_Material supplied_

________________

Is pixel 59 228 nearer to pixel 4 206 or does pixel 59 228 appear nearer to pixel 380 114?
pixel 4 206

________________

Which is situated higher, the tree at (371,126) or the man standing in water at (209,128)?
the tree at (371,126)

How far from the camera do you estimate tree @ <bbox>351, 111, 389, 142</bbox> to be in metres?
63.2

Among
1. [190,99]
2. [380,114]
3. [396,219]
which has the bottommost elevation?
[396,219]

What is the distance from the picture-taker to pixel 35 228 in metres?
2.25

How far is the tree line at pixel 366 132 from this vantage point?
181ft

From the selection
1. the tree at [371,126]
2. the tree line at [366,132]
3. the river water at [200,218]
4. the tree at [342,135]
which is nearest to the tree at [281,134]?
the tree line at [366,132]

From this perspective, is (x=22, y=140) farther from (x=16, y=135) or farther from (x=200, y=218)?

________________

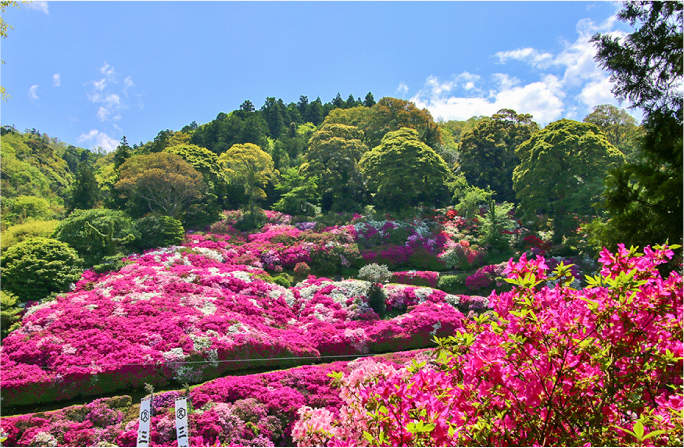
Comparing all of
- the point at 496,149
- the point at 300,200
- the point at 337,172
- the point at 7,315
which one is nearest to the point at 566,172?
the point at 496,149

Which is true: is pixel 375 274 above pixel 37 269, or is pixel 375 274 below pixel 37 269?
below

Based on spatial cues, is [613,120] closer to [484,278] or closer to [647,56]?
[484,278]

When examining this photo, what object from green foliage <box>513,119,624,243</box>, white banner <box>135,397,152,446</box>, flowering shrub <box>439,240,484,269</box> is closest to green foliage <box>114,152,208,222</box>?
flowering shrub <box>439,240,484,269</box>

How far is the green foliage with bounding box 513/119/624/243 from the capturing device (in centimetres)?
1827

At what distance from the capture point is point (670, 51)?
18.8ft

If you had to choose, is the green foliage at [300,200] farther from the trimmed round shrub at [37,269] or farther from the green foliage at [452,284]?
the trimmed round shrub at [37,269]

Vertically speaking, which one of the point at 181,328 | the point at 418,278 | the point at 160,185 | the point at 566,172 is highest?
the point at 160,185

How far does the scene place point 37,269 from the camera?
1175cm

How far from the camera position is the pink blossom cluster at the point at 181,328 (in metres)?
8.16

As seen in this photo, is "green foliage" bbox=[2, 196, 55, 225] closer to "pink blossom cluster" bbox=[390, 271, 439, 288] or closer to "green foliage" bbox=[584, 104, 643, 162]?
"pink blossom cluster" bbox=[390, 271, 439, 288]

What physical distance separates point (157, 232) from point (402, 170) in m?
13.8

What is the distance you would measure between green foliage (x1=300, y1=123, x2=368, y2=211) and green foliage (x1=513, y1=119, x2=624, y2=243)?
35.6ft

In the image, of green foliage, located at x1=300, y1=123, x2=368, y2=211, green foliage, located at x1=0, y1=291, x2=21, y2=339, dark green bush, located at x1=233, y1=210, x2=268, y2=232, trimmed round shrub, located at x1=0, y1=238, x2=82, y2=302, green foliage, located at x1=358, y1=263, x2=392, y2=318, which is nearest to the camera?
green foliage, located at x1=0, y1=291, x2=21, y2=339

________________

Filter the rows above, keeping each line that contains the string "flowering". Case counts.

When examining this photo, what object from green foliage <box>513,119,624,243</box>, white banner <box>135,397,152,446</box>, flowering shrub <box>439,240,484,269</box> is closest to green foliage <box>114,152,208,222</box>?
flowering shrub <box>439,240,484,269</box>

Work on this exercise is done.